About this task:
Keyword search on "both": report each line of the records that contains it.

Recorded information:
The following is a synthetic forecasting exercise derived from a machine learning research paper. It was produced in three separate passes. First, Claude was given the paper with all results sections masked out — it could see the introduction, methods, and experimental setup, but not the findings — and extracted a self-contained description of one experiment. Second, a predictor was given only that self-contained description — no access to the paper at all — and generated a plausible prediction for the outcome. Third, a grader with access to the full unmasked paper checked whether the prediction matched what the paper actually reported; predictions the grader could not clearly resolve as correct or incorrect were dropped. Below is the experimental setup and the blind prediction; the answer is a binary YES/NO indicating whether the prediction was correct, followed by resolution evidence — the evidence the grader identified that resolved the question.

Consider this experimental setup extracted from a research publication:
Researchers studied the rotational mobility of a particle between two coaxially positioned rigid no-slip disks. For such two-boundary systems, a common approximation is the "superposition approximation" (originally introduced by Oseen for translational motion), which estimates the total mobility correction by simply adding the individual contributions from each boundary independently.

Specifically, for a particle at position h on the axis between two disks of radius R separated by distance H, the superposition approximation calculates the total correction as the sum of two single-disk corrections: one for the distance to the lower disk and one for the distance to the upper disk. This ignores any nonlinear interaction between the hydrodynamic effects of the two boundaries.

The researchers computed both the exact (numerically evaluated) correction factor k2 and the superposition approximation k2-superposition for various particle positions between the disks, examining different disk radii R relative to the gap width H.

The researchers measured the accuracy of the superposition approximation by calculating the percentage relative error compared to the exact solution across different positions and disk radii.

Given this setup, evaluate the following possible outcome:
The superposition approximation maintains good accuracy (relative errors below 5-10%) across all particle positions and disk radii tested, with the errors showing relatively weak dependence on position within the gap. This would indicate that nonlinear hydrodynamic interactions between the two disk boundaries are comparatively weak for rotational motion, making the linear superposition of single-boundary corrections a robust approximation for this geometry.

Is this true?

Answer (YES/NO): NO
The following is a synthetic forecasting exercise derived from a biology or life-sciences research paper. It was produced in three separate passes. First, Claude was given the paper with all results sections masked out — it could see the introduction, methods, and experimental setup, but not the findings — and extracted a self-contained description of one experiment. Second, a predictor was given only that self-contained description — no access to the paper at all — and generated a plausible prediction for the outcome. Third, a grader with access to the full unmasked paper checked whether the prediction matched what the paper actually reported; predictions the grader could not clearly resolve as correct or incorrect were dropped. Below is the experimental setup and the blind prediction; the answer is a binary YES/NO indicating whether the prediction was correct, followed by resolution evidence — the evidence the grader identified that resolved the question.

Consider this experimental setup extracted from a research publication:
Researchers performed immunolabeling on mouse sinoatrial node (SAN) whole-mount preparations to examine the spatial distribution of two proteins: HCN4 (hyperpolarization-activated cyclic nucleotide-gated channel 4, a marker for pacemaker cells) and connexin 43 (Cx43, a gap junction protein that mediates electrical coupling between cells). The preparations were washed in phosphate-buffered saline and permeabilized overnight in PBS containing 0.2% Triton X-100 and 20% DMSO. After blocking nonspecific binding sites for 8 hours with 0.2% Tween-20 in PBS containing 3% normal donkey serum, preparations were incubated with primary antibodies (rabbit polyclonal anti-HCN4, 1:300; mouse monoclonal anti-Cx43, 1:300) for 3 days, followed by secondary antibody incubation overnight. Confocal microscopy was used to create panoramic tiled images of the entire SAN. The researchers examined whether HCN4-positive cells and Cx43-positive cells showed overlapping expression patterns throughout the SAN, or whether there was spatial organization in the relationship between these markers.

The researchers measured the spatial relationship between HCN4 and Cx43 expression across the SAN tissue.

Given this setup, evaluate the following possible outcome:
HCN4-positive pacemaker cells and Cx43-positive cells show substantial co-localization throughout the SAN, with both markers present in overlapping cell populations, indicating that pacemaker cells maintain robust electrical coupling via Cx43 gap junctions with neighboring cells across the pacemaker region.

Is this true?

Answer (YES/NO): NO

Expected output:
The researchers computed both the exact (numerically evaluated) correction factor k2 and the superposition approximation k2-superposition for various particle positions between the disks, examining different disk radii R relative to the gap width H.
HCN4-positive pacemaker cells and Cx43-positive cells show substantial co-localization throughout the SAN, with both markers present in overlapping cell populations, indicating that pacemaker cells maintain robust electrical coupling via Cx43 gap junctions with neighboring cells across the pacemaker region.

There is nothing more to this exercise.